A jungle is a dense, often tropical forest – we're thinking of vines, brightly colored flowers, maybe a few parrots, and a smattering of monkeys. The Jungle, on the other hand, is a brutal exposé of the widespread abuse of immigrant and poor workers in Chicago's meatpacking district at the turn of the twentieth century. So…why name a novel about the horrors of city life after a thick, lush kind of forest?
One possibility is that author Upton Sinclair had a publishing deadline and just needed to slap some darn title on this thing. After all, the magazine in which he published the novel, Appeal to Reason, does not have the snappiest name we've ever heard. And Sinclair isn't terribly creative with names – he called his 1927 novel about the oil industry Oil!, for crying out loud. Still, we think we can come up with a few ideas beyond random chance or desperation for why Sinclair chose The Jungle as the title of his most enduring book.

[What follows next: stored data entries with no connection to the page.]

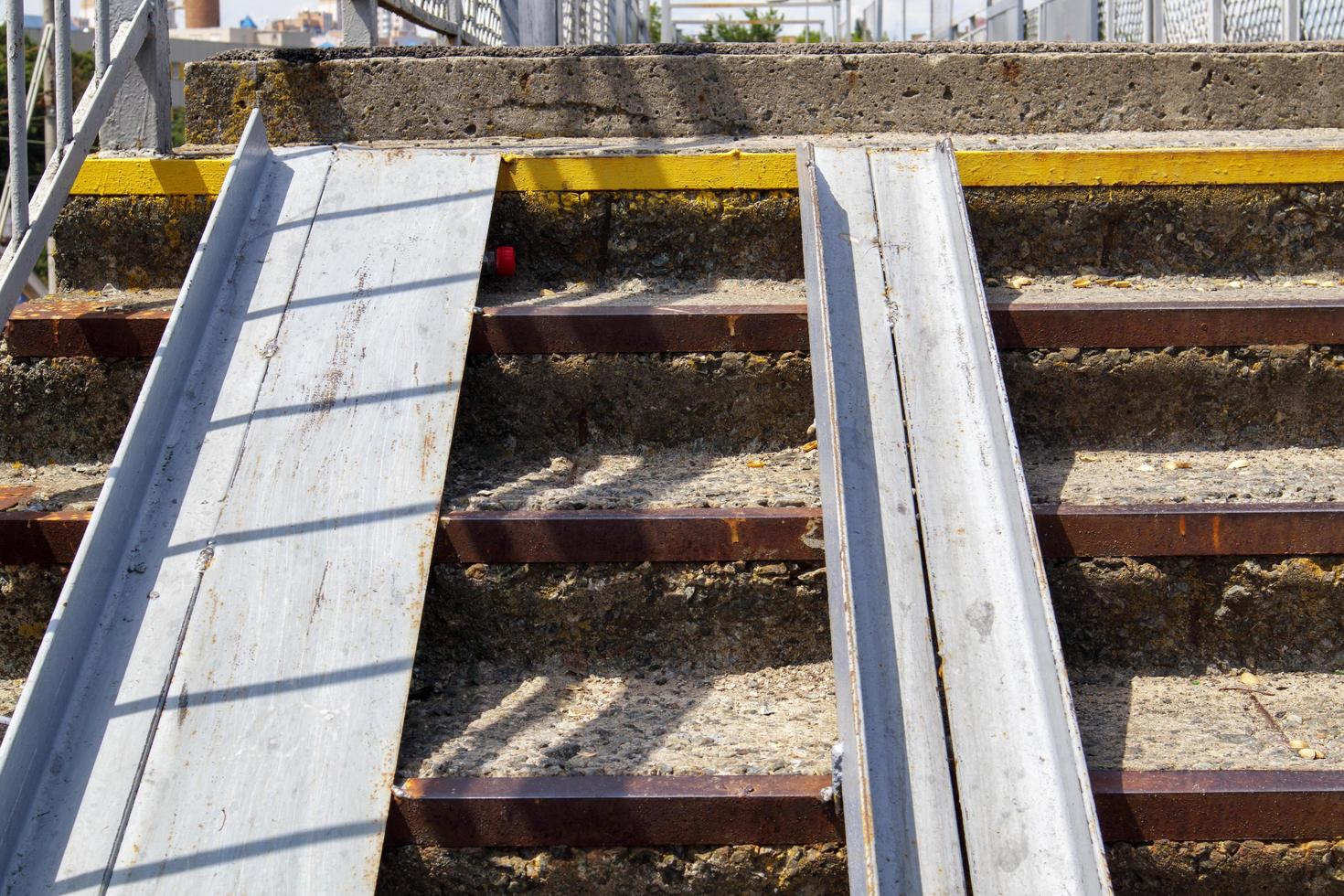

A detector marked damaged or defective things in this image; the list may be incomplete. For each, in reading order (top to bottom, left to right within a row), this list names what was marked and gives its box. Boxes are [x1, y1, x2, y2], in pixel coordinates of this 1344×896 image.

rusty steel strip [16, 299, 1344, 359]
rusty steel strip [7, 505, 1344, 567]
rusty steel strip [384, 779, 833, 848]
rusty steel strip [387, 773, 1344, 848]
rusty steel strip [1085, 773, 1344, 848]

The word "jungle" appears in the novel once, in Chapter 22. Protagonist Jurgis Rudkus is drunk and decides to sleep with a prostitute. The novel compares Jurgis's sexual desire to that of a beast in the jungle. So the novel itself associates jungles with primitive, uncontrolled desires. And of course, the awful conditions of the workers in Packingtown (the meatpacking district of Chicago) are the result of unrestrained human desire, not so much for sex, but for money. The Jungle is about human greed and the social damage it does. The novel uses a jungle to symbolize unrestrained longing for something. From this perspective, it makes sense to name a novel about out-of-control lust for money using a symbol for hunger and desire. The images of "beasts" that live in the jungle also brings to mind violence and brutality – another huge theme of Sinclair's analysis of life in Packingtown.
Not only that, but to many of Upton Sinclair's white, middle-class American readers (the "you" to whom he is exposing the hidden horrors of Chicago's meatpacking industry), the events and places of the novel would have seemed as unfamiliar as any Amazonian jungle. Sinclair's novel may take place in the outskirts of Chicago, right in America's Heartland, but the abuses he describes were deliberately hidden by the powerful business interests of the day. Packingtown would have seemed exotic, distant, and grotesque to the average reader. As the Oxford English Dictionary reminds us, one meaning of the word jungle is "a place of bewildering complexity of confusion." In other words, a jungle can be a secret place full of unknown elements – just like the mystifying meatpacking district at the heart of Upton Sinclair's Jungle.